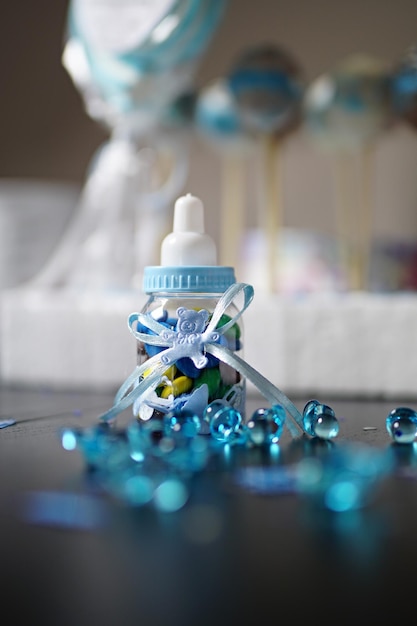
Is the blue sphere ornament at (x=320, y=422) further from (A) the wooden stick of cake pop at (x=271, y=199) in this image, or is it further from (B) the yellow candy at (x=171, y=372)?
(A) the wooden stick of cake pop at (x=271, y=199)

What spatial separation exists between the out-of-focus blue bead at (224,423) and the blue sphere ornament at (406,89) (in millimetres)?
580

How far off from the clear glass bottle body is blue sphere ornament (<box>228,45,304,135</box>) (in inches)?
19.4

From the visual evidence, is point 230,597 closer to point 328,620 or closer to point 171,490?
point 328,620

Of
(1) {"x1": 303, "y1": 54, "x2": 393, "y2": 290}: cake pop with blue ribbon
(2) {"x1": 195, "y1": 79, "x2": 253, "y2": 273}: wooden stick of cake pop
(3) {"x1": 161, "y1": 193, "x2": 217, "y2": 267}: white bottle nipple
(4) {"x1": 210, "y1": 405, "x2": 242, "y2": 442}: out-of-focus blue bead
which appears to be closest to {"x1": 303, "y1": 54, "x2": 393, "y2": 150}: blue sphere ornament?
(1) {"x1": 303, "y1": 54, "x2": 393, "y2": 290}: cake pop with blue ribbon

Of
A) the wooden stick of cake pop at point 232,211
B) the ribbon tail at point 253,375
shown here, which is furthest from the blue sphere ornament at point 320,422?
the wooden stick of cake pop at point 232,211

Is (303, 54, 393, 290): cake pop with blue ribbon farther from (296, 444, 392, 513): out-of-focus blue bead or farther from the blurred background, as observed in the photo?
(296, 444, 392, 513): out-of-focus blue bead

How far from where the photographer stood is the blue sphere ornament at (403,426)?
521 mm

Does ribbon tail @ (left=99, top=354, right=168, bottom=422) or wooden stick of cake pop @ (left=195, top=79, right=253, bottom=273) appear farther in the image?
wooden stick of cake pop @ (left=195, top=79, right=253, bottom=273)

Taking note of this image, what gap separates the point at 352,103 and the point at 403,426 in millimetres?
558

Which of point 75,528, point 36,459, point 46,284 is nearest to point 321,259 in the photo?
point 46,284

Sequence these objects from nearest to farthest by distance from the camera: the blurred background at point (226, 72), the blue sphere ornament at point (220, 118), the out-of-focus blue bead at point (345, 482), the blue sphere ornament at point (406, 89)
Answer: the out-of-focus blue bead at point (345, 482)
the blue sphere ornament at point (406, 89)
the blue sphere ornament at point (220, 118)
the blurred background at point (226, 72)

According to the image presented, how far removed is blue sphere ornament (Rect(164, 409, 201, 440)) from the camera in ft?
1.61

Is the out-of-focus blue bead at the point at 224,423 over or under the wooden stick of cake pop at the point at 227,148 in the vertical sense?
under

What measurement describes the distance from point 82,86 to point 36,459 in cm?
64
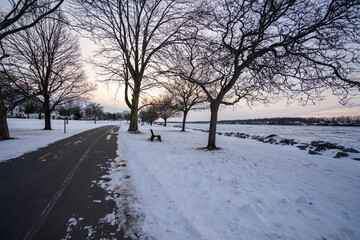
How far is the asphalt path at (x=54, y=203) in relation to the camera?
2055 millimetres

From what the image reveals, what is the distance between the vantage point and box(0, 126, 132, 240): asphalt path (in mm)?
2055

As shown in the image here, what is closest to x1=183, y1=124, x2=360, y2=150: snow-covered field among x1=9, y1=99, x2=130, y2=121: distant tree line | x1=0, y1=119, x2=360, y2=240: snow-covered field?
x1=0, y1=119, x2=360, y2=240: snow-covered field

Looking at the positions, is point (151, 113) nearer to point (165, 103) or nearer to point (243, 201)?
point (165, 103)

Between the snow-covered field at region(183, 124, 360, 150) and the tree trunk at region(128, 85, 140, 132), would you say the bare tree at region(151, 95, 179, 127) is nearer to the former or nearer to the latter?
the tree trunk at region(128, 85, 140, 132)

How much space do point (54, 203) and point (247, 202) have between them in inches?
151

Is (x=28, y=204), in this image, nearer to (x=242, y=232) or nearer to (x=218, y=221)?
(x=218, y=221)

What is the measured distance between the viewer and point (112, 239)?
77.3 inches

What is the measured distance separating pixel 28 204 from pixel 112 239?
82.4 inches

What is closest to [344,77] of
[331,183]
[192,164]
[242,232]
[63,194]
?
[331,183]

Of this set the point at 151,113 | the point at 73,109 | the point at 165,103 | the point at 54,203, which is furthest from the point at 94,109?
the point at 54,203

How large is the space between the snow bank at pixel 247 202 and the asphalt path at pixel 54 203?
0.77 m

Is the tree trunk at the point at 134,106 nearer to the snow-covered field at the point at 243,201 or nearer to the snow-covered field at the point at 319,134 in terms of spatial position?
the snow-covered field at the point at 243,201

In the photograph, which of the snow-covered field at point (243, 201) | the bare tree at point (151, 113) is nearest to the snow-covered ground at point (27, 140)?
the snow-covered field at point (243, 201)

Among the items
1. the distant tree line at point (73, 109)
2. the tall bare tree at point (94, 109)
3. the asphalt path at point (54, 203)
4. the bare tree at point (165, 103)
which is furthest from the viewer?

**GIVEN REQUEST:** Take the lines from the one containing "How much space" to the last line of the material above and write them out exactly.

**THE COMPLETED TASK:**
How much space do point (54, 203) and point (247, 202) have between them in inches?
151

Is (x=28, y=204), in this image, nearer to (x=242, y=232) or nearer to (x=218, y=221)?
(x=218, y=221)

What is the measured distance between the viewer and point (112, 239)?
77.3 inches

What is the measured distance separating pixel 28 204 from pixel 112 239?
82.4 inches

What is closest to [344,77] of
[331,183]
[192,164]
[242,232]
[63,194]
?
[331,183]

Of this set the point at 151,113 | the point at 73,109 | the point at 165,103 | the point at 54,203, which is furthest from the point at 94,109?
the point at 54,203

How large is the space between the snow bank at pixel 247 202 and the asphalt path at pixel 54 203?
0.77 m

Is the tree trunk at the point at 134,106 nearer to the snow-covered field at the point at 243,201 or nearer to the snow-covered field at the point at 319,134 in terms of spatial position?
the snow-covered field at the point at 243,201

In the photograph, which of the snow-covered field at point (243, 201) | the bare tree at point (151, 113) is nearest to the snow-covered ground at point (27, 140)?
the snow-covered field at point (243, 201)

Among the items
1. the distant tree line at point (73, 109)
2. the tall bare tree at point (94, 109)
3. the asphalt path at point (54, 203)
4. the bare tree at point (165, 103)
which is furthest from the viewer?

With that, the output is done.